Saved entries >>
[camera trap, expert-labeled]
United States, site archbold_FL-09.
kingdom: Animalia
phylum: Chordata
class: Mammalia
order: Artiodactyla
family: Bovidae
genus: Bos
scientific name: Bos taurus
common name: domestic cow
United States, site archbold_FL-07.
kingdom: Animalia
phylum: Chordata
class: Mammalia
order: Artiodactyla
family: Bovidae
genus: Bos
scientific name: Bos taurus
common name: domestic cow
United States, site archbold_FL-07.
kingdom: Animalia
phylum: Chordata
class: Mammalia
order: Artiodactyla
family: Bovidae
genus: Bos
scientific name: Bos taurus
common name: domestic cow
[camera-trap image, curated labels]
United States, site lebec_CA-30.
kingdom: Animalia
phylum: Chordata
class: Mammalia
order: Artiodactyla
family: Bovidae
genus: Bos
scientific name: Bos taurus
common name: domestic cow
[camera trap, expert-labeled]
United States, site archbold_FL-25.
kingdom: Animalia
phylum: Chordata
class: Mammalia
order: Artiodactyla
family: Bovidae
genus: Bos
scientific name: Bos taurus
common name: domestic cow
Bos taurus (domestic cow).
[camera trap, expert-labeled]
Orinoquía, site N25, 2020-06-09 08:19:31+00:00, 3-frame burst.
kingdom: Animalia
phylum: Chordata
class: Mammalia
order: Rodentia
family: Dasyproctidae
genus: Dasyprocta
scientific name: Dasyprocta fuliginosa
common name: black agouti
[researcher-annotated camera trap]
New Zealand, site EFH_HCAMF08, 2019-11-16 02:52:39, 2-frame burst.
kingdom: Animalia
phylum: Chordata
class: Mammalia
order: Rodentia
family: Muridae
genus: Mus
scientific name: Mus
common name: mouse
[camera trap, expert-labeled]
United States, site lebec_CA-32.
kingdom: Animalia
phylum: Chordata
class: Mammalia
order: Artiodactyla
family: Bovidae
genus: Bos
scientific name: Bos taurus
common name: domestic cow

PROMPT >> Print all of the entries exactly as they appear.

WRITTEN ANSWER >>
[camera trap, expert-labeled]
United States, site archbold_FL-09.
kingdom: Animalia
phylum: Chordata
class: Mammalia
order: Artiodactyla
family: Bovidae
genus: Bos
scientific name: Bos taurus
common name: domestic cow
United States, site archbold_FL-07.
kingdom: Animalia
phylum: Chordata
class: Mammalia
order: Artiodactyla
family: Bovidae
genus: Bos
scientific name: Bos taurus
common name: domestic cow
United States, site archbold_FL-07.
kingdom: Animalia
phylum: Chordata
class: Mammalia
order: Artiodactyla
family: Bovidae
genus: Bos
scientific name: Bos taurus
common name: domestic cow
[camera-trap image, curated labels]
United States, site lebec_CA-30.
kingdom: Animalia
phylum: Chordata
class: Mammalia
order: Artiodactyla
family: Bovidae
genus: Bos
scientific name: Bos taurus
common name: domestic cow
[camera trap, expert-labeled]
United States, site archbold_FL-25.
kingdom: Animalia
phylum: Chordata
class: Mammalia
order: Artiodactyla
family: Bovidae
genus: Bos
scientific name: Bos taurus
common name: domestic cow
Bos taurus (domestic cow).
[camera trap, expert-labeled]
Orinoquía, site N25, 2020-06-09 08:19:31+00:00, 3-frame burst.
kingdom: Animalia
phylum: Chordata
class: Mammalia
order: Rodentia
family: Dasyproctidae
genus: Dasyprocta
scientific name: Dasyprocta fuliginosa
common name: black agouti
[researcher-annotated camera trap]
New Zealand, site EFH_HCAMF08, 2019-11-16 02:52:39, 2-frame burst.
kingdom: Animalia
phylum: Chordata
class: Mammalia
order: Rodentia
family: Muridae
genus: Mus
scientific name: Mus
common name: mouse
[camera trap, expert-labeled]
United States, site lebec_CA-32.
kingdom: Animalia
phylum: Chordata
class: Mammalia
order: Artiodactyla
family: Bovidae
genus: Bos
scientific name: Bos taurus
common name: domestic cow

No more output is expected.